Challenge 3: Count Unique Binary Search Trees

Problem. Given n, return the number of structurally distinct BSTs that store keys 1…n. (LeetCode 96.) The answer is C_n; implement it via the Catalan DP.

Example.

n = 1  ->  1
n = 3  ->  5
n = 5  ->  42

Constraints. 1 ≤ n ≤ 19 (answer fits int64).

Optimal. dp[0]=1, dp[k] = Σ_{root=1}^{k} dp[root-1]·dp[k-root], O(n²).

Go.

package main

import "fmt"

func numTrees(n int) int64 {
    dp := make([]int64, n+1)
    dp[0] = 1
    for nodes := 1; nodes <= n; nodes++ {
        for root := 1; root <= nodes; root++ {
            dp[nodes] += dp[root-1] * dp[nodes-root]
        }
    }
    return dp[n]
}

func main() {
    fmt.Println(numTrees(1)) // 1
    fmt.Println(numTrees(3)) // 5
    fmt.Println(numTrees(5)) // 42
}

Java.

public class UniqueBST {
    static long numTrees(int n) {
        long[] dp = new long[n + 1];
        dp[0] = 1;
        for (int nodes = 1; nodes <= n; nodes++)
            for (int root = 1; root <= nodes; root++)
                dp[nodes] += dp[root - 1] * dp[nodes - root];
        return dp[n];
    }

    public static void main(String[] args) {
        System.out.println(numTrees(1)); // 1
        System.out.println(numTrees(3)); // 5
        System.out.println(numTrees(5)); // 42
    }
}

Python.

def num_trees(n):
    dp = [0] * (n + 1)
    dp[0] = 1
    for nodes in range(1, n + 1):
        for root in range(1, nodes + 1):
            dp[nodes] += dp[root - 1] * dp[nodes - root]
    return dp[n]


if __name__ == "__main__":
    print(num_trees(1))  # 1
    print(num_trees(3))  # 5
    print(num_trees(5))  # 42


Challenge 4: Generate All Balanced Parentheses

Problem.
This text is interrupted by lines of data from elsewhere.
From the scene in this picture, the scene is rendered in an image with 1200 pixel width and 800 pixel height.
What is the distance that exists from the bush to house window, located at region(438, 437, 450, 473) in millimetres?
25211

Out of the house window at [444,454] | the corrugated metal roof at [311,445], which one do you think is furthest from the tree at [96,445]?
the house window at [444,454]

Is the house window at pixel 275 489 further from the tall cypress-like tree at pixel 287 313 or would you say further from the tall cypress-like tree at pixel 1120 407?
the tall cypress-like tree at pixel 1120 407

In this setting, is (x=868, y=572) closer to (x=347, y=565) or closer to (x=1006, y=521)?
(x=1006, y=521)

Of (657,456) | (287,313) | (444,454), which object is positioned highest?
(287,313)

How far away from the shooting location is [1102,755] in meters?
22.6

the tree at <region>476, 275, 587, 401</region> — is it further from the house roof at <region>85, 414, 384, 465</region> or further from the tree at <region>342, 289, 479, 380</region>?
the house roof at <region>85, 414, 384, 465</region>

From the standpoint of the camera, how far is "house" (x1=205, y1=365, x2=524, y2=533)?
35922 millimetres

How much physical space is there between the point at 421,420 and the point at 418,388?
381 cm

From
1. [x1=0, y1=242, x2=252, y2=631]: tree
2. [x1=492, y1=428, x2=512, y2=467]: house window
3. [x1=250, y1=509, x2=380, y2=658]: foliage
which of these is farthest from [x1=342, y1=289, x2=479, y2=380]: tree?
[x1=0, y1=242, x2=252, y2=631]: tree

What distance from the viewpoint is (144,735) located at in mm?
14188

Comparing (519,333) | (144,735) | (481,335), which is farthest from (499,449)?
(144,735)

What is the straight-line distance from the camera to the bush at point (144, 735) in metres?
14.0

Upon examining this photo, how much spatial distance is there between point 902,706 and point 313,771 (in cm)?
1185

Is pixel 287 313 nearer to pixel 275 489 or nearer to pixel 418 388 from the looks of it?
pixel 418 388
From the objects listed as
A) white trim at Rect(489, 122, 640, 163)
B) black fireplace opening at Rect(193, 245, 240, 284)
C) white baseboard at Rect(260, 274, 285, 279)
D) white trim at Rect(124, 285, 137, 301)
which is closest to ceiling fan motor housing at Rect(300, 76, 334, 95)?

Given n, return all balanced strings of n pairs of parentheses. (LeetCode 22.) There are exactly C_n of them — a chance to discuss the count vs the enumeration.

Example.

n = 1  ->  ["()"]
n = 2  ->  ["(())", "()()"]
n = 3  ->  5 strings

Constraints. 1 ≤ n ≤ 8 (output is C_n, exponential).

Optimal. Backtracking: add ( while open < n; add ) while close < open. O(C_n · n) output-sensitive.

Go.

package main

import "fmt"

func generate(n int) []string {
    var res []string
    var rec func(s string, open, close int)
    rec = func(s string, open, close int) {
        if len(s) == 2*n {
            res = append(res, s)
            return
        }
        if open < n {
            rec(s+"(", open+1, close)
        }
        if close < open {
            rec(s+")", open, close+1)
        }
    }
    rec("", 0, 0)
    return res
}

func main() {
    for n := 1; n <= 3; n++ {
        g := generate(n)
        fmt.Printf("n=%d count=%d %v\n", n, len(g), g)
    }
}

Java.

import java.util.*;

public class GenParens {
    static List<String> generate(int n) {
        List<String> res = new ArrayList<>();
        rec(res, new StringBuilder(), 0, 0, n);
        return res;
    }

    static void rec(List<String> res, StringBuilder s, int open, int close, int n) {
        if (s.length() == 2 * n) { res.add(s.toString()); return; }
        if (open < n)    { s.append('('); rec(res, s, open + 1, close, n); s.deleteCharAt(s.length() - 1); }
        if (close < open){ s.append(')'); rec(res, s, open, close + 1, n); s.deleteCharAt(s.length() - 1); }
    }

    public static void main(String[] args) {
        for (int n = 1; n <= 3; n++) {
            List<String> g = generate(n);
            System.out.printf("n=%d count=%d %s%n", n, g.size(), g);
        }
    }
}

Python.

def generate(n):
    res = []

    def rec(s, open_used, close_used):
        if len(s) == 2 * n:
            res.append(s)
            return
        if open_used < n:
            rec(s + "(", open_used + 1, close_used)
        if close_used < open_used:
            rec(s + ")", open_used, close_used + 1)

    rec("", 0, 0)
    return res


if __name__ == "__main__":
    for n in range(1, 4):
        g = generate(n)
        print(f"n={n} count={len(g)} {g}")


Final Tips

  • Lead with the one-liner: "The Catalan numbers 1, 1, 2, 5, 14, … count balanced parentheses, binary tree shapes, and triangulations; C_n = C(2n,n)/(n+1) and C_{n+1} = Σ C_i C_{n-i}."
  • When you see a counting problem, test the small cases: if you get 1, 2, 5, 14, it is Catalan — map it to balanced parentheses and apply the formula.
  • For modular answers, never integer-divide — multiply by inverse(n+1) mod p, and offer to assert (n+1)·C_n ≡ C(2n,n).
  • Flag the two traps: the index mapping (polygon n+2 sides → C_n; BST n keys → C_n) and overflow at n = 36.
  • Mention the derivation routes you know — first-return decomposition (recurrence), reflection principle (subtraction form), generating function (c = 1 + xc²), and the asymptotic ~ 4^n/n^{3/2} — to show depth.
  • Know the generalizations (Fuss–Catalan, Narayana, Motzkin, Schröder) so you don't misclassify a problem with an extra allowed move.